Raw records

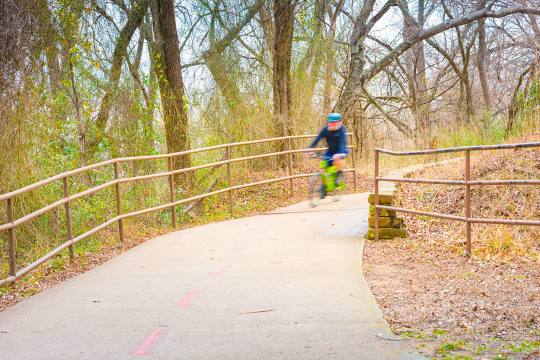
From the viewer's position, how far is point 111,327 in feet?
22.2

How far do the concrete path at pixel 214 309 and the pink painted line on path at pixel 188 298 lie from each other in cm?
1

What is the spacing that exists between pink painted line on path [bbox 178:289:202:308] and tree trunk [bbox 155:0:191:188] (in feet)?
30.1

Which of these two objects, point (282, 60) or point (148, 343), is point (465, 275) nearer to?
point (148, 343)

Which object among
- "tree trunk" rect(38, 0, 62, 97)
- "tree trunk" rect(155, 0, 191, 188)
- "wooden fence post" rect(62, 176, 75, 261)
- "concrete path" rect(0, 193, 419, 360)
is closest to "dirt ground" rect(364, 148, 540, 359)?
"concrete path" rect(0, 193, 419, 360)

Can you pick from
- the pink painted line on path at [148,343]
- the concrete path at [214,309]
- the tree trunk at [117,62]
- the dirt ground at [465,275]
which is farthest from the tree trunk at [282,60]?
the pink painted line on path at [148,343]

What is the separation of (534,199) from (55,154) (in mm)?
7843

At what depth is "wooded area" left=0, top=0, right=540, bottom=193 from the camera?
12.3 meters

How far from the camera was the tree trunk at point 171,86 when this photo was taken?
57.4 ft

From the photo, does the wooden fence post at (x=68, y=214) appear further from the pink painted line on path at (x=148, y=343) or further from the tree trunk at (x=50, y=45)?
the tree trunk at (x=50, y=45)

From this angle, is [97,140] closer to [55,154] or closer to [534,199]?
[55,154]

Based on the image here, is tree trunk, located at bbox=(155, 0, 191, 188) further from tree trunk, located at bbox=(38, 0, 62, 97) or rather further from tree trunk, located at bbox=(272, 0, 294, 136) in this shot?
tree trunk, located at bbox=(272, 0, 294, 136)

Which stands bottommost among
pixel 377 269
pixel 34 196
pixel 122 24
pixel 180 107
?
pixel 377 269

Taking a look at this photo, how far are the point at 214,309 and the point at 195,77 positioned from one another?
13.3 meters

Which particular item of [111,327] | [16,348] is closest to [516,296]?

---

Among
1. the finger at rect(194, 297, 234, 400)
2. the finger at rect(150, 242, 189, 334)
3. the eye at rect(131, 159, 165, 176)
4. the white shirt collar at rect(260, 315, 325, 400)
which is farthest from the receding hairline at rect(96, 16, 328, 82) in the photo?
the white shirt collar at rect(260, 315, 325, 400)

§ **Brief**
Reproduce verbatim the lines of the material that begin with the line containing "Taking a look" and continue through the line containing "Which particular item", with both of those lines included.

§ **Exercise response**
Taking a look at this photo, how far are the point at 214,309 and the point at 195,77 positioned from one another?
13.3 meters

Which particular item of [111,327] | [16,348] is closest to [516,296]?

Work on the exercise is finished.